3 — Cosine similarity

score = embedder.similarity("fast car", "quick automobile")
print(score)  # ~0.85

4 — Semantic search

corpus = [
    "The stock market crashed today.",
    "Scientists discover a new planet.",
    "Football team wins the championship.",
    "A new AI model beats human performance.",
]

results = embedder.most_similar("breakthrough in artificial intelligence", corpus, top_k=2)
for sentence, score in results:
    print(f"{score:.3f}  {sentence}")

5 — Disk cache (avoid re-embedding)

from sentence_embedder import SentenceEmbedder, EmbeddingCache

base = SentenceEmbedder()
embedder = EmbeddingCache(base, cache_dir=".cache/embeddings")
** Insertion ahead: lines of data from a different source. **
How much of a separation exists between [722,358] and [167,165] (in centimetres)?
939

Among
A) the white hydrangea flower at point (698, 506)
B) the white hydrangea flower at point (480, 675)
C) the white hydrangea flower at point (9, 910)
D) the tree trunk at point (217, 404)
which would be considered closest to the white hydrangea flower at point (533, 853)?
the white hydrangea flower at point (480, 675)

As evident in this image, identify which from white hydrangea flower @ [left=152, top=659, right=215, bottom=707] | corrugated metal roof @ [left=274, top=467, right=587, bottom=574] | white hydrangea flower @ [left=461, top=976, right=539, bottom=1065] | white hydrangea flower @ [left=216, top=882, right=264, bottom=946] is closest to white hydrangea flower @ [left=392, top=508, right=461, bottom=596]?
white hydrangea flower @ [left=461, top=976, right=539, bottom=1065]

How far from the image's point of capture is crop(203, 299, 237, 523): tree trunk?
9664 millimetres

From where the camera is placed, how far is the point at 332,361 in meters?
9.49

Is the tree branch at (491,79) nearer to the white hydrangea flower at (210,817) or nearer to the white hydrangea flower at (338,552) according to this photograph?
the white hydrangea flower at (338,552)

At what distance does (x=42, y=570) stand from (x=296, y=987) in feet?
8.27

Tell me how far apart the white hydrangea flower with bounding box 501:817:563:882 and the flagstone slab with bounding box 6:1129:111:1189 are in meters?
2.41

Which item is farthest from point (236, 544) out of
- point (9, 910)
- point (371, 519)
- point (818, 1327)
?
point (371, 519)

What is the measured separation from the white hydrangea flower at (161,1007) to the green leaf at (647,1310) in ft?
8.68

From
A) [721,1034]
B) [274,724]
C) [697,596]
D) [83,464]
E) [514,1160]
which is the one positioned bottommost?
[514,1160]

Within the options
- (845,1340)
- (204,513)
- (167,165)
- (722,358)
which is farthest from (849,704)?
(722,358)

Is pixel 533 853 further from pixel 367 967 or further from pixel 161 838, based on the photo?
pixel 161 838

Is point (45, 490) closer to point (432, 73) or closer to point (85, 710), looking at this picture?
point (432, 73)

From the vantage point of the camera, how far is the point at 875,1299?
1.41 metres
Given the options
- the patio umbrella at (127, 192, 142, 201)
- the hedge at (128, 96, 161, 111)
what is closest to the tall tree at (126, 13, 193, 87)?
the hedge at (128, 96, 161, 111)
vec = embedder.embed("Hello world")   # computed → stored on disk
vec = embedder.embed("Hello world")   # loaded from cache instantly

OpenAI Backend

from sentence_embedder import SentenceEmbedder

embedder = SentenceEmbedder(
    backend="openai",
    model_name="text-embedding-3-small",
    openai_api_key="sk-...",   # or set OPENAI_API_KEY env var
)

vec = embedder.embed("Hello from OpenAI!")

API Reference

SentenceEmbedder

Method Signature Description
embed (text: str) → ndarray Embed one sentence → 1-D vector
embed_batch (texts: List[str]) → ndarray Embed many → 2-D array (N, dim)
similarity (a: str, b: str) → float Cosine similarity in [-1, 1]
most_similar (query, corpus, top_k=5) → List[tuple] Ranked (sentence, score) pairs

EmbeddingCache

Method Signature Description
embed (text: str) → ndarray Cache-aware single embed
embed_batch (texts: List[str]) → ndarray Cache-aware batch embed
clear () → None Wipe the cache database

Running Tests

pytest
# With coverage:
pytest --cov=sentence_embedder --cov-report=term-missing

Package Structure

sentence_embedder/
├── sentence_embedder/
│   ├── __init__.py       # Public exports
│   ├── embedder.py       # SentenceEmbedder (core)
│   └── cache.py          # EmbeddingCache (disk cache)
├── tests/
│   └── test_embedder.py  # Unit tests (no model/network needed)
├── pyproject.toml        # Build config & dependencies
└── README.md

Choosing a Model

Model Dim Speed Quality Use case
all-MiniLM-L6-v2 384 ⚡⚡⚡ ★★★ Default, general purpose
all-mpnet-base-v2 768 ⚡⚡ ★★★★ Higher quality
multi-qa-MiniLM-L6-cos-v1 384 ⚡⚡⚡ ★★★★ Q&A / search
text-embedding-3-small (OpenAI) 1536 API ★★★★★ Best quality, needs key

Project details


Download files

Download the file for your platform. If you're not sure which to choose, learn more about installing packages.

Source Distribution

sentence_embedder-1.0.0.tar.gz (9.7 kB view details)

Uploaded Source

Built Distribution

If you're not sure about the file name format, learn more about wheel file names.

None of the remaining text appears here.